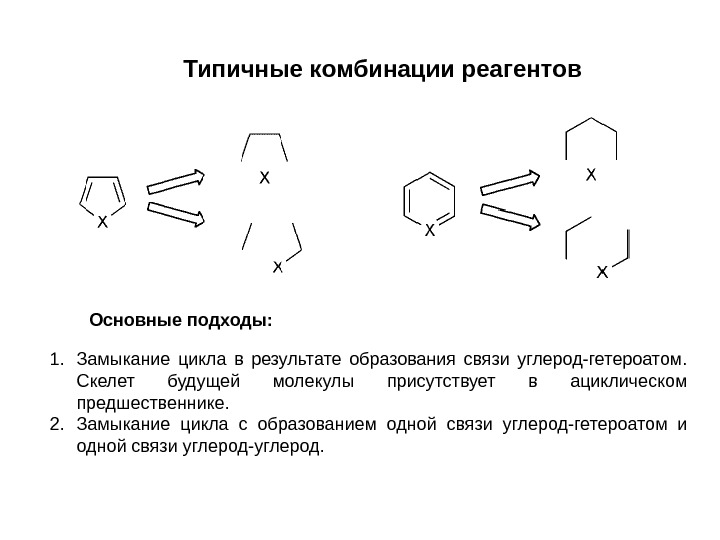 Типичные комбинации реагентов

X

X

X

X

X

X

Основные подходы:

1. Замыкание цикла в результате образования связи углерод-гетероатом. Скелет будущей молекулы присутствует в ациклическом предшественнике.
2. Замыкание цикла с образованием одной связи углерод-гетероатом и одной связи углерод-углерод.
········
TRY IT:
Please transcribe each entry exactly, but skip any picture it holds.

RESPONSE TO THIS TASK:
 Типичные комбинации реагентов

X

X

X

X

X

X

Основные подходы:

1. Замыкание цикла в результате образования связи углерод-гетероатом. Скелет будущей молекулы присутствует в ациклическом предшественнике.
2. Замыкание цикла с образованием одной связи углерод-гетероатом и одной связи углерод-углерод.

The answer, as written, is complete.